EXERCISE TASK =>
Count the lines below that contain the string "asphalt", treating uppercase and lowercase as different. Reply with the number alone.

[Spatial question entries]
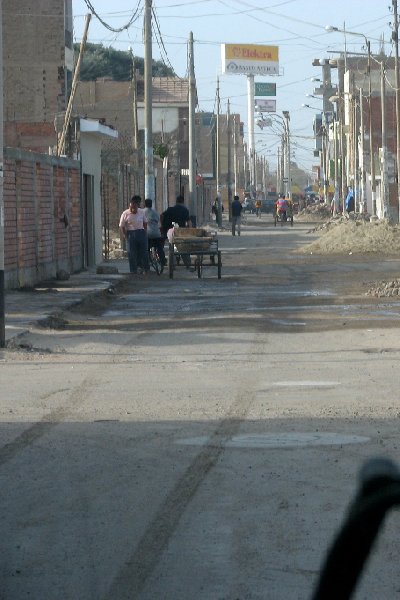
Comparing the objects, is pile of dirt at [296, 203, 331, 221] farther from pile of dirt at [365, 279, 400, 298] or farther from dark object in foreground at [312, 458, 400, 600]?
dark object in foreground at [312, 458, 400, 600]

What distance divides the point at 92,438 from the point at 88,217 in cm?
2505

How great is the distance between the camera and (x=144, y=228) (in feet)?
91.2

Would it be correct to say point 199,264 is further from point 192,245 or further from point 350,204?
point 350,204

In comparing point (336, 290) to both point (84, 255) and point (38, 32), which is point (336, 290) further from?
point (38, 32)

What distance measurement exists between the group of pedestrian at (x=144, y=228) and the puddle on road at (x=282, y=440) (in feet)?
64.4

* * *

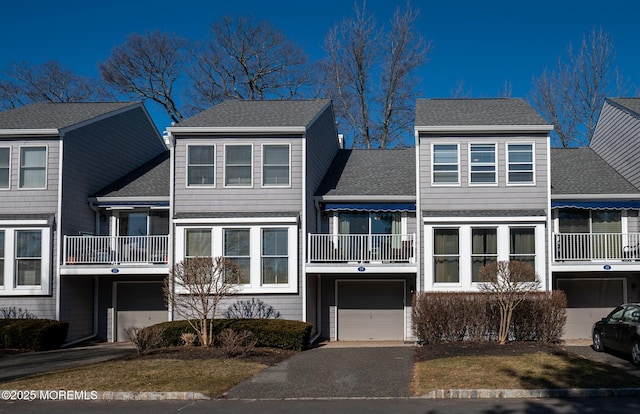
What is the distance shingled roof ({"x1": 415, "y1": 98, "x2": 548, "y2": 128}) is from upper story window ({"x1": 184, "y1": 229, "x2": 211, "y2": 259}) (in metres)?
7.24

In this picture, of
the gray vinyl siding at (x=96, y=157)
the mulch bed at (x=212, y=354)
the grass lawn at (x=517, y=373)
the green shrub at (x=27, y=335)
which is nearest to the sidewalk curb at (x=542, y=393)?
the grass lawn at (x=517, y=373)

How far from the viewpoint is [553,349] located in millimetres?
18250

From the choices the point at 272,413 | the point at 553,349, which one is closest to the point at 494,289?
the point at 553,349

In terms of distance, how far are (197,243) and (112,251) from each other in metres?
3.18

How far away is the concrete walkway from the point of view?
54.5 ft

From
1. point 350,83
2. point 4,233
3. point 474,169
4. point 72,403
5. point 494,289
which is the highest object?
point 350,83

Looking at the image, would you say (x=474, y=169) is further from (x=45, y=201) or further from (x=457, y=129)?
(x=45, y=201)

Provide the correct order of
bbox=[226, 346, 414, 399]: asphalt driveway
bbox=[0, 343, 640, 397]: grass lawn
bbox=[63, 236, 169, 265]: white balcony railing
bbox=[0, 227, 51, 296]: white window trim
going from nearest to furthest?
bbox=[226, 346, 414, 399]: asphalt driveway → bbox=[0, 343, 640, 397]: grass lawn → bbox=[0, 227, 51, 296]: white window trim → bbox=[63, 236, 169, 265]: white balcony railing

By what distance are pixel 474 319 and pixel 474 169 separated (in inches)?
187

WRITTEN RESPONSE =>
2